[Directions] Could you repeat all of the entries word for word, minus any pictures?

Start of Extracted entries

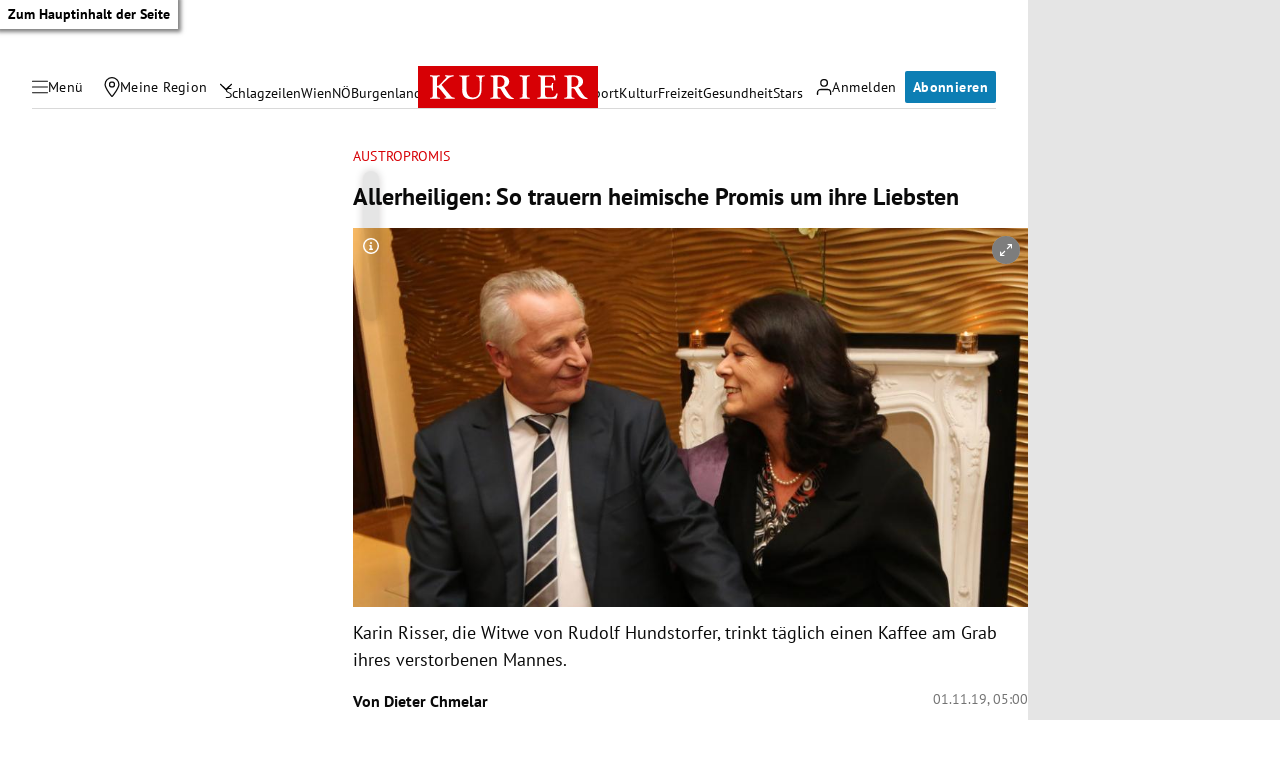

--- FILE ---
content_type: application/javascript; charset=utf-8
request_url: https://fundingchoicesmessages.google.com/f/AGSKWxU1CPwDc56RrhkgAtgvqyStlyZG8qhT-dWeje7ugrT_qUGSQCkvpPHgxbgWrbrStz6UTw3y144g2g9FcpB8N2ANWtIqWXtY5kuQVE9iagttGJCr0sb7uHE-T_roSgrdsd0kkYodqL85iWHDjdIw5sgzyRj-cgf7KRB1u9GDe9dco9o2eJt6q1PgOQcM/_/ads/banner?/AdNewsclip15./adserverpub?/160x600-/advault.
body_size: -1288
content:
window['00df5c9f-7175-4c1f-bd57-085314d06f7d'] = true;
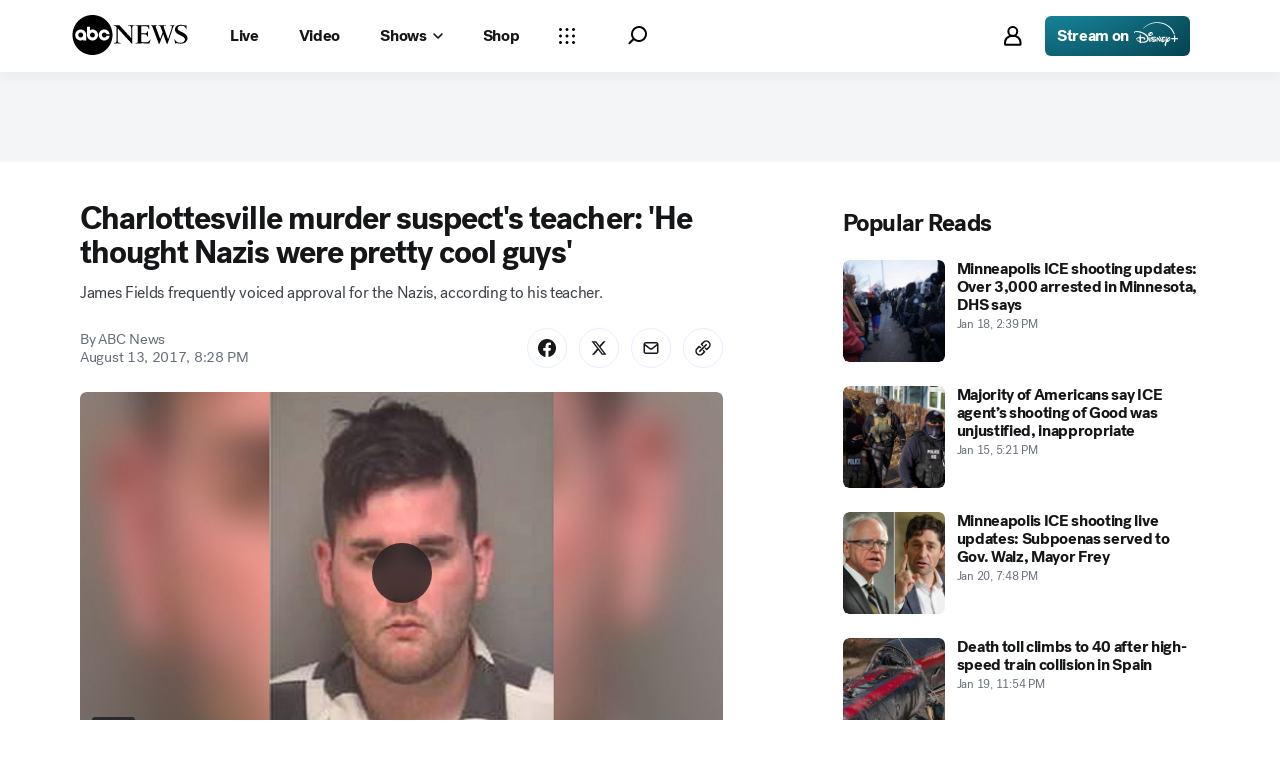

--- FILE ---
content_type: image/svg+xml
request_url: https://s.abcnews.com/assets/dtci/icomoon/svg/more.svg
body_size: 90
content:
<!-- Generated by IcoMoon.io -->
<svg version="1.1" xmlns="http://www.w3.org/2000/svg" width="32" height="32" viewBox="0 0 32 32">
<title>more</title>
<path fill="#444" d="M9.333 7.333c0 1.105-0.895 2-2 2s-2-0.895-2-2c0-1.105 0.895-2 2-2s2 0.895 2 2z"></path>
<path fill="#444" d="M18 7.333c0 1.105-0.895 2-2 2s-2-0.895-2-2c0-1.105 0.895-2 2-2s2 0.895 2 2z"></path>
<path fill="#444" d="M26.667 7.333c0 1.105-0.895 2-2 2s-2-0.895-2-2c0-1.105 0.895-2 2-2s2 0.895 2 2z"></path>
<path fill="#444" d="M9.333 16c0 1.105-0.895 2-2 2s-2-0.895-2-2c0-1.105 0.895-2 2-2s2 0.895 2 2z"></path>
<path fill="#444" d="M18 16c0 1.105-0.895 2-2 2s-2-0.895-2-2c0-1.105 0.895-2 2-2s2 0.895 2 2z"></path>
<path fill="#444" d="M26.667 16c0 1.105-0.895 2-2 2s-2-0.895-2-2c0-1.105 0.895-2 2-2s2 0.895 2 2z"></path>
<path fill="#444" d="M9.333 24.667c0 1.105-0.895 2-2 2s-2-0.895-2-2c0-1.105 0.895-2 2-2s2 0.895 2 2z"></path>
<path fill="#444" d="M18 24.667c0 1.105-0.895 2-2 2s-2-0.895-2-2c0-1.105 0.895-2 2-2s2 0.895 2 2z"></path>
<path fill="#444" d="M26.667 24.667c0 1.105-0.895 2-2 2s-2-0.895-2-2c0-1.105 0.895-2 2-2s2 0.895 2 2z"></path>
</svg>
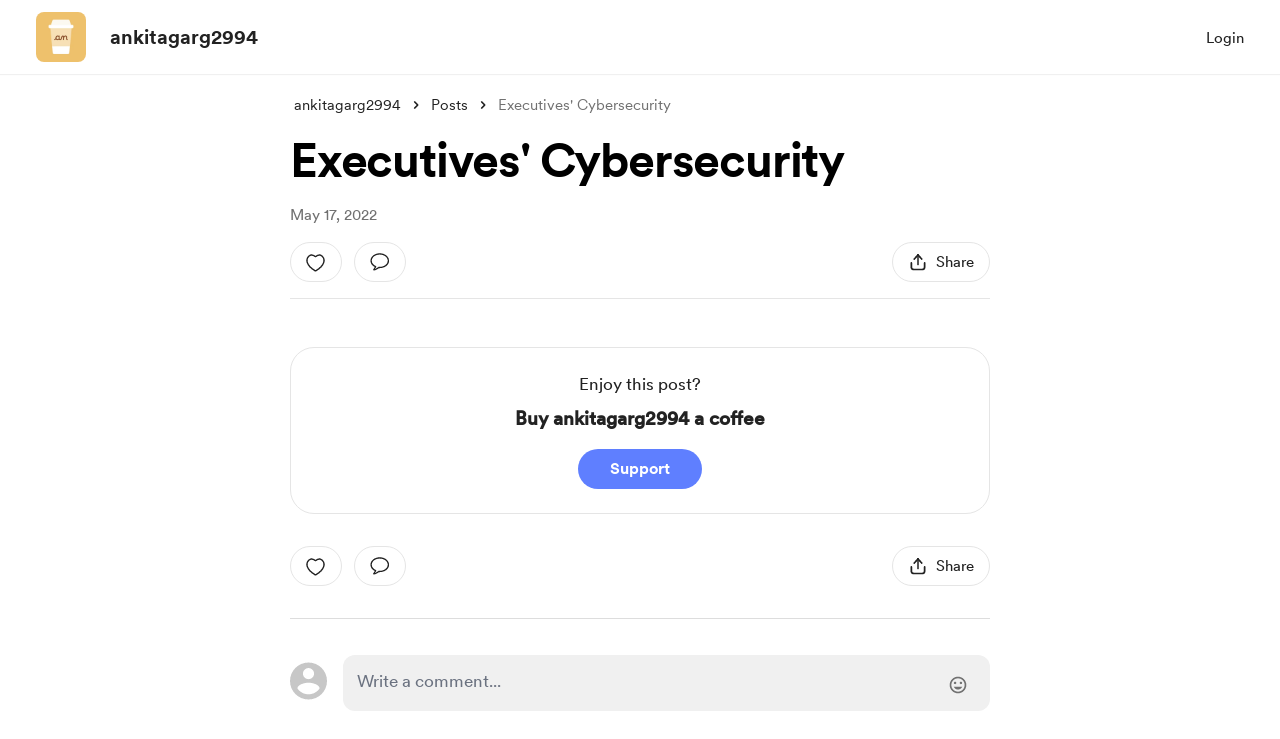

--- FILE ---
content_type: application/javascript
request_url: https://cdn.buymeacoffee.com/static/prod/11.4.0/build/assets/shareUrls-def395b5.js
body_size: -239
content:
import{d as r}from"./app-b4c4edbd.js";let t="https://buymeacoffee.com",o="https://buymeacoffee.com";const i={homePage(e){return`${t}/${e}`},creatorPage(){return`${t}/${r().props.creator_data.data.slug}`},creatorShortPageUrl(){return`${o}/${r().props.creator_data.data.slug}`},wishlistPage(){return this.creatorPage()+"/wishlist"},wishlistSingle(e){return this.creatorPage()+`/w/${e}`},commissionsPage(){return this.creatorPage()+"/commissions"},membershipPage(){return this.creatorPage()+"/membership"},extrasPage(){return this.creatorPage()+"/extras"},extraSingle(e){return this.creatorPage()+`/e/${e}`},postsPage(){return this.creatorPage()+"/posts"},postSinglePage(e,a){let s=e||a;return this.creatorPage()+`/${s}`},galleryPage(){return this.creatorPage()+"/gallery"},supporterCommentShare(e){return this.creatorPage()+`/c/${e}`},supporterCommentShareV2(e){return this.creatorPage()+`/t/${e}`},gallerySinglePage(e){return this.creatorPage()+`/gallery/${e}`},widgetPage(){return`${t}/widget/page/${r().props.creator_data.data.slug}`}};export{i as s};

End of Extracted entries

[Completed task]
--- FILE ---
content_type: application/javascript; charset=utf-8
request_url: https://fundingchoicesmessages.google.com/f/AGSKWxU1CPwDc56RrhkgAtgvqyStlyZG8qhT-dWeje7ugrT_qUGSQCkvpPHgxbgWrbrStz6UTw3y144g2g9FcpB8N2ANWtIqWXtY5kuQVE9iagttGJCr0sb7uHE-T_roSgrdsd0kkYodqL85iWHDjdIw5sgzyRj-cgf7KRB1u9GDe9dco9o2eJt6q1PgOQcM/_/ads/banner?/AdNewsclip15./adserverpub?/160x600-/advault.
body_size: -1288
content:
window['00df5c9f-7175-4c1f-bd57-085314d06f7d'] = true;

--- FILE ---
content_type: image/svg+xml
request_url: https://s.abcnews.com/assets/dtci/icomoon/svg/more.svg
body_size: 90
content:
<!-- Generated by IcoMoon.io -->
<svg version="1.1" xmlns="http://www.w3.org/2000/svg" width="32" height="32" viewBox="0 0 32 32">
<title>more</title>
<path fill="#444" d="M9.333 7.333c0 1.105-0.895 2-2 2s-2-0.895-2-2c0-1.105 0.895-2 2-2s2 0.895 2 2z"></path>
<path fill="#444" d="M18 7.333c0 1.105-0.895 2-2 2s-2-0.895-2-2c0-1.105 0.895-2 2-2s2 0.895 2 2z"></path>
<path fill="#444" d="M26.667 7.333c0 1.105-0.895 2-2 2s-2-0.895-2-2c0-1.105 0.895-2 2-2s2 0.895 2 2z"></path>
<path fill="#444" d="M9.333 16c0 1.105-0.895 2-2 2s-2-0.895-2-2c0-1.105 0.895-2 2-2s2 0.895 2 2z"></path>
<path fill="#444" d="M18 16c0 1.105-0.895 2-2 2s-2-0.895-2-2c0-1.105 0.895-2 2-2s2 0.895 2 2z"></path>
<path fill="#444" d="M26.667 16c0 1.105-0.895 2-2 2s-2-0.895-2-2c0-1.105 0.895-2 2-2s2 0.895 2 2z"></path>
<path fill="#444" d="M9.333 24.667c0 1.105-0.895 2-2 2s-2-0.895-2-2c0-1.105 0.895-2 2-2s2 0.895 2 2z"></path>
<path fill="#444" d="M18 24.667c0 1.105-0.895 2-2 2s-2-0.895-2-2c0-1.105 0.895-2 2-2s2 0.895 2 2z"></path>
<path fill="#444" d="M26.667 24.667c0 1.105-0.895 2-2 2s-2-0.895-2-2c0-1.105 0.895-2 2-2s2 0.895 2 2z"></path>
</svg>

--- FILE ---
content_type: application/javascript
request_url: https://cdn.buymeacoffee.com/static/prod/11.4.0/build/assets/shareUrls-def395b5.js
body_size: -239
content:
import{d as r}from"./app-b4c4edbd.js";let t="https://buymeacoffee.com",o="https://buymeacoffee.com";const i={homePage(e){return`${t}/${e}`},creatorPage(){return`${t}/${r().props.creator_data.data.slug}`},creatorShortPageUrl(){return`${o}/${r().props.creator_data.data.slug}`},wishlistPage(){return this.creatorPage()+"/wishlist"},wishlistSingle(e){return this.creatorPage()+`/w/${e}`},commissionsPage(){return this.creatorPage()+"/commissions"},membershipPage(){return this.creatorPage()+"/membership"},extrasPage(){return this.creatorPage()+"/extras"},extraSingle(e){return this.creatorPage()+`/e/${e}`},postsPage(){return this.creatorPage()+"/posts"},postSinglePage(e,a){let s=e||a;return this.creatorPage()+`/${s}`},galleryPage(){return this.creatorPage()+"/gallery"},supporterCommentShare(e){return this.creatorPage()+`/c/${e}`},supporterCommentShareV2(e){return this.creatorPage()+`/t/${e}`},gallerySinglePage(e){return this.creatorPage()+`/gallery/${e}`},widgetPage(){return`${t}/widget/page/${r().props.creator_data.data.slug}`}};export{i as s};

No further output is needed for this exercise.